The Notes will be offered only to persons reasonably believed to be qualified institutional buyers pursuant to Rule 144A under the Securities Act of 1933, as amended (the “Securities Act”). The offer and sale of the Notes and any shares of Class A common stock of Affirm issuable upon conversion of the Notes, if any, have not been, and will not be, registered under the Securities Act or the securities laws of any other jurisdiction, and unless so registered, the Notes and such shares, if any, may not be offered or sold in the United States except pursuant to an applicable exemption from such registration requirements.

This press release does not constitute an offer to sell or a solicitation of an offer to buy, nor shall there be any offer or sale of, the Notes (or any shares of Class A common stock of Affirm issuable upon conversion of the Notes) in any state or jurisdiction in which the offer, solicitation, or sale would be unlawful prior to the registration or qualification thereof under the securities laws of any such state or jurisdiction.

Cautionary Note About Forward-Looking Statements

This press release contains forward-looking statements within the meaning of Section 27A of the Securities Act of 1933, as amended (the “Securities Act”), and Section 21E of the Securities Exchange Act of 1934, as amended, that involve risks and uncertainties. All statements other than statements of historical fact contained in this report, including statements regarding the Company’s future results of operations and financial condition, business strategy, and plans and objectives of management for future operations, are forward-looking statements. In some cases, forward-looking statements may be identified by words such as “anticipate,” “believe,” “continue,” “could,” “design,” “estimate,” “expect,” “intend,” “may,” “plan,” “potentially,” “predict,” “project,” “should,” “will,” “would,” or the negative of these terms or other similar expressions. These forward-looking statements include, but are not limited to, statements concerning: the potential offering, including its size, timing and conditionality, the successful completion of this Offering; and the Company’s expected use of proceeds from this Offering.

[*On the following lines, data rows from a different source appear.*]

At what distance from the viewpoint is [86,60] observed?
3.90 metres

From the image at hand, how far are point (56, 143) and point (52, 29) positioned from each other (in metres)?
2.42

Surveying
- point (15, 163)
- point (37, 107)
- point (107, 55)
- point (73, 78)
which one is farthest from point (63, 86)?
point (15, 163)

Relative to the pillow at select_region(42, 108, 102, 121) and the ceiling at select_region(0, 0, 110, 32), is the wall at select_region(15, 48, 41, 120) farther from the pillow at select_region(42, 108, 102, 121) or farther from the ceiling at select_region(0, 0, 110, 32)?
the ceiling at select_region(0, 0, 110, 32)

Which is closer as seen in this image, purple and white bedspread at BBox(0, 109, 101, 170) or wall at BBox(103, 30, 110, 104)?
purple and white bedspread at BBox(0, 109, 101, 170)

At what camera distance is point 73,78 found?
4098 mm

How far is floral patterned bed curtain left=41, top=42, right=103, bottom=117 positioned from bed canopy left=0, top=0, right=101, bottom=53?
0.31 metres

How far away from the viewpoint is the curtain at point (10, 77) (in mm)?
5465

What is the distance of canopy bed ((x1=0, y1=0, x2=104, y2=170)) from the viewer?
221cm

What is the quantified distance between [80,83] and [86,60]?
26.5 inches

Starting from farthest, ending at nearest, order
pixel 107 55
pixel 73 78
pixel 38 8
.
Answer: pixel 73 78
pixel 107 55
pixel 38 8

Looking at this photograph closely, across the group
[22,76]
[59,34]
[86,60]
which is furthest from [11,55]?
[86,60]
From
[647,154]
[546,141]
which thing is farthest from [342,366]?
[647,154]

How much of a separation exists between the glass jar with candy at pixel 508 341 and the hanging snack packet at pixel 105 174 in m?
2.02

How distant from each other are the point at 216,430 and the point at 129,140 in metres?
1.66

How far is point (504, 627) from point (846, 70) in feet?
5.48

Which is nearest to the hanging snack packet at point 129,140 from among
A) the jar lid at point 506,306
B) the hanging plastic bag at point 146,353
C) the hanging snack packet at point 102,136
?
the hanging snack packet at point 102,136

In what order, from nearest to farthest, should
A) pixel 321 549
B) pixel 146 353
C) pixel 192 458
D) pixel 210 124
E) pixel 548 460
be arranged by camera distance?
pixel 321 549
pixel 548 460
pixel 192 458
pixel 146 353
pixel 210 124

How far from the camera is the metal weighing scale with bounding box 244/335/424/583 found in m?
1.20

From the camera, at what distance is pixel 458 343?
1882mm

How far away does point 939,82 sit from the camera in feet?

Forward-looking statements are based on management’s beliefs and assumptions and on information currently available. These forward-looking statements are subject to a number of known and unknown risks, uncertainties and assumptions, including risks described under “Risk Factors” in the offering memorandum for the Offering, the Company’s Annual Report on Form 10-K for the fiscal year ended June 30, 2021 and the Company’s Quarterly Report on Form 10-Q for the fiscal quarter ended September 30, 2021. Except as required by law, the Company undertakes no obligation to update publicly any forward-looking statements for any reason after the date of this press release or to conform these statements to actual results or to changes in our expectations.